The six-year member of this Income Portfolio is Canada’s foremost apartment landlord, Canadian Apartment Properties REIT (TSX-CAR.UN; OTC-CDPYF).

In the first quarter, CAP REIT had solid results, notes Mr. Conrad, building on acquisitions and a rise in both the occupancy rate (to 98.3 per cent) and rents, which rose by 3.7 per cent.

The trust enjoyed 12.4 per cent growth in net funds from operations, “the primary measure of a Canadian real estate trust’s profitability.”

Profit margins are also up and the payout ratio dipped from 93 per cent to 92.6 per cent.

“The first and fourth quarters of the year are typically weaker reporting periods, as REITs cover heating costs,” explains the analyst. “Improved results are a clear sign recent expansion is paying off.”

Buy this trust up to US$22, he says. It’s at $19.79. In Toronto, the price is $19.25 and the yield is 5.6 per cent on the $1.08 distribution.

Surged in spring

The chief appeal of Bristol-Myers Squibb (NYSE-BMY) is quite simply that it is doing so well, says Mr. Conrad.

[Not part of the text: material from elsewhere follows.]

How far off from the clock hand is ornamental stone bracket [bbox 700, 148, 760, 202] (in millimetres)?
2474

Its multiyear strategy of developing new biologic drugs is paying off nicely. First-quarter profit jumped 33 per cent over last year. What’s more, Bristol Myers earns 35 per cent of its revenue outside the U.S., the surest sign of health for American companies these days.

The company has new treatments for hepatitis B, rheumatoid arthritis and leukemia. In March, it gained U.S. approval for “the first drug that’s clinically proven to increase patients’ likelihood of surviving melanoma.”

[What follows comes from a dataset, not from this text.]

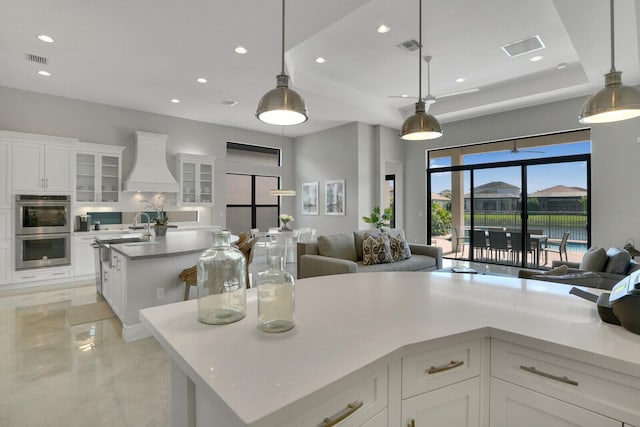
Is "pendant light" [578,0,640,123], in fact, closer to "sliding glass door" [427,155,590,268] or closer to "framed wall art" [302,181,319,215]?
"sliding glass door" [427,155,590,268]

It has also signed a deal with China that should increase the pace of treatments there.

“The firm faced its share of skeptics since we added it to the Income Portfolio,” comments Mr. Conrad. “But the stock surged this spring, and we expect even more.”

The stock is a buy up to $30, he adds. Although the shares dipped during the market slowdown, it has been rising steadily and trades at $28.08 with a yield of 4.7 per cent on a dividend of $1.32.

The loonie has moved back up today, which is good news for U.S. investors in Canadian income stocks. But in a world of growing uncertainty, investors everywhere should feel right at home with dividends.